(Records to process):

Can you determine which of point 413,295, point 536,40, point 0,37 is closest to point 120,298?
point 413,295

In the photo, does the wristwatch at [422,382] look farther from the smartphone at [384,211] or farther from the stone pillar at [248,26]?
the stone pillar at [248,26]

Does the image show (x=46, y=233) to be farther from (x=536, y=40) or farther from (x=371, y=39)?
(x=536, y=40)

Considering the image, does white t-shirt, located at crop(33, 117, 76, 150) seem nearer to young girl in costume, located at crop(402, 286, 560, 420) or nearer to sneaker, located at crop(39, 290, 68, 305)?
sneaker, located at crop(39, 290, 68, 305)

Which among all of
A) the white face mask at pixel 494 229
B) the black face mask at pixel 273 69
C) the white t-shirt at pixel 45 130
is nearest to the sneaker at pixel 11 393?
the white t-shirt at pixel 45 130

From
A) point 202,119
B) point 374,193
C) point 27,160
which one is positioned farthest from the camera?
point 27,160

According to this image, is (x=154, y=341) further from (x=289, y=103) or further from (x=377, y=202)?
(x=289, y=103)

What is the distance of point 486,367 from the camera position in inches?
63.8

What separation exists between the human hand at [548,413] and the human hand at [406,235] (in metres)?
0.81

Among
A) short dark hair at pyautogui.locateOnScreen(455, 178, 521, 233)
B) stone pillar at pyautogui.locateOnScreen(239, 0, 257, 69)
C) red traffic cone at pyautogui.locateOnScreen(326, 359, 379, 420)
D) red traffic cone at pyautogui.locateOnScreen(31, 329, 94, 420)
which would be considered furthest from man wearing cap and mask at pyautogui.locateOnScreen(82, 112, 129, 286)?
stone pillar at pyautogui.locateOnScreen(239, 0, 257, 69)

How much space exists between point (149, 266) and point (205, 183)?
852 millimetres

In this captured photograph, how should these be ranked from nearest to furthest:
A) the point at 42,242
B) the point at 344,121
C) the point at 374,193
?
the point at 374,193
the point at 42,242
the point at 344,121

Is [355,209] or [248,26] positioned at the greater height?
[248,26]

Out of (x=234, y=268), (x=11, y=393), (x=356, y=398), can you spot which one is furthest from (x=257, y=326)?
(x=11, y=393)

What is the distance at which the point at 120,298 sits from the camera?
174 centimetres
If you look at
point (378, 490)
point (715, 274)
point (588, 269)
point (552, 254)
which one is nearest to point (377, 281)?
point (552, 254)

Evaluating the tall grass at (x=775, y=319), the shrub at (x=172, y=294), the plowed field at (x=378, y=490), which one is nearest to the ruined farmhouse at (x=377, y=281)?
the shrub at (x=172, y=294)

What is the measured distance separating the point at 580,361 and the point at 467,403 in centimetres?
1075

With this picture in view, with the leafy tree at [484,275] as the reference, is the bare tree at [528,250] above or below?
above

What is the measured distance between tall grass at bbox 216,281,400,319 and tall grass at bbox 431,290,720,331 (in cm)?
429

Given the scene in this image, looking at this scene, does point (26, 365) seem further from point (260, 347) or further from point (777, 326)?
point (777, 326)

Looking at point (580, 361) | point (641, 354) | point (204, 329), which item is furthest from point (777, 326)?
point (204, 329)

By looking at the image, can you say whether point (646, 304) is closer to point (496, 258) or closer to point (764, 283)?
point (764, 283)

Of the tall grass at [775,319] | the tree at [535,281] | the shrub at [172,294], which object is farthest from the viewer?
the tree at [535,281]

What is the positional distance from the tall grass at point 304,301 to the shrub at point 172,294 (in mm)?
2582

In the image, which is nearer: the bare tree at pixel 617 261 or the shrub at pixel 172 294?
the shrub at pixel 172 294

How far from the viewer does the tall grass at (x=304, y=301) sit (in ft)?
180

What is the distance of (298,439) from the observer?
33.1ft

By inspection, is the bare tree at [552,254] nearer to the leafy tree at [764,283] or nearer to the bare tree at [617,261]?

(Task details):
Please repeat the listing exactly, with nothing left out.

(Solution for this exercise):
Can you determine which of point 413,295, point 536,40, point 0,37 is closest to point 120,298?
point 413,295

In the photo, does the wristwatch at [422,382] look farther from the smartphone at [384,211] or farther from the stone pillar at [248,26]?
the stone pillar at [248,26]

Does the image show (x=46, y=233) to be farther from (x=536, y=40) or farther from (x=371, y=39)?
(x=536, y=40)

Considering the image, does white t-shirt, located at crop(33, 117, 76, 150) seem nearer to young girl in costume, located at crop(402, 286, 560, 420) or nearer to sneaker, located at crop(39, 290, 68, 305)?
sneaker, located at crop(39, 290, 68, 305)

Which among all of
A) the white face mask at pixel 494 229
B) the black face mask at pixel 273 69
C) the white t-shirt at pixel 45 130
is nearest to the sneaker at pixel 11 393?
the white t-shirt at pixel 45 130

From
A) point 202,119
B) point 374,193
C) point 27,160
which one is positioned farthest from the camera?
point 27,160

According to this image, is (x=154, y=341) further from (x=289, y=103) or further from (x=377, y=202)?
(x=289, y=103)

What is the distance of point 486,367 from the camera position in inches?
63.8

What separation exists between the human hand at [548,413] and the human hand at [406,235] (in metres)?
0.81

Among
A) short dark hair at pyautogui.locateOnScreen(455, 178, 521, 233)
B) stone pillar at pyautogui.locateOnScreen(239, 0, 257, 69)
C) red traffic cone at pyautogui.locateOnScreen(326, 359, 379, 420)
D) red traffic cone at pyautogui.locateOnScreen(31, 329, 94, 420)
which would be considered furthest from man wearing cap and mask at pyautogui.locateOnScreen(82, 112, 129, 286)?
stone pillar at pyautogui.locateOnScreen(239, 0, 257, 69)

How much space exists between point (149, 266) and point (205, 183)?
852 millimetres

In this captured photograph, how should these be ranked from nearest to furthest:
A) the point at 42,242
B) the point at 344,121
C) the point at 374,193
?
the point at 374,193
the point at 42,242
the point at 344,121

Is [355,209] or [248,26] positioned at the greater height?
[248,26]

Out of (x=234, y=268), (x=11, y=393), (x=356, y=398), can you spot which one is furthest from (x=257, y=326)?
(x=11, y=393)

What is the distance at which the point at 120,298 sits from the camera?
174 centimetres
If you look at
point (378, 490)
point (715, 274)
point (588, 269)
point (552, 254)
which one is nearest to point (377, 281)?
point (552, 254)

Evaluating the tall grass at (x=775, y=319), the shrub at (x=172, y=294), the plowed field at (x=378, y=490), which one is nearest to the ruined farmhouse at (x=377, y=281)?
the shrub at (x=172, y=294)

What is the measured distance separating the point at 580,361 and the point at 467,403 in centimetres?
1075

With this picture in view, with the leafy tree at [484,275] as the reference, is the bare tree at [528,250] above or below?
above

What is the measured distance between tall grass at bbox 216,281,400,319 and tall grass at bbox 431,290,720,331 (in cm)?
429

Given the scene in this image, looking at this scene, does point (26, 365) seem further from point (260, 347) or further from point (777, 326)?
point (777, 326)

Looking at point (580, 361) | point (641, 354) | point (204, 329), which item is furthest from point (777, 326)?
point (204, 329)

By looking at the image, can you say whether point (646, 304) is closer to point (496, 258) or closer to point (764, 283)?
point (764, 283)

Of the tall grass at [775,319] | the tree at [535,281] | the shrub at [172,294], which object is farthest from the viewer?
the tree at [535,281]

What is the positional distance from the tall grass at point 304,301 to the shrub at point 172,294 (in mm)?
2582

In the image, which is nearer: the bare tree at pixel 617 261 or the shrub at pixel 172 294?
the shrub at pixel 172 294

How far from the viewer does the tall grass at (x=304, y=301) sit (in ft)?
180

What is the distance of (298,439) from the observer?
33.1ft

By inspection, is the bare tree at [552,254] nearer to the leafy tree at [764,283] or nearer to the bare tree at [617,261]?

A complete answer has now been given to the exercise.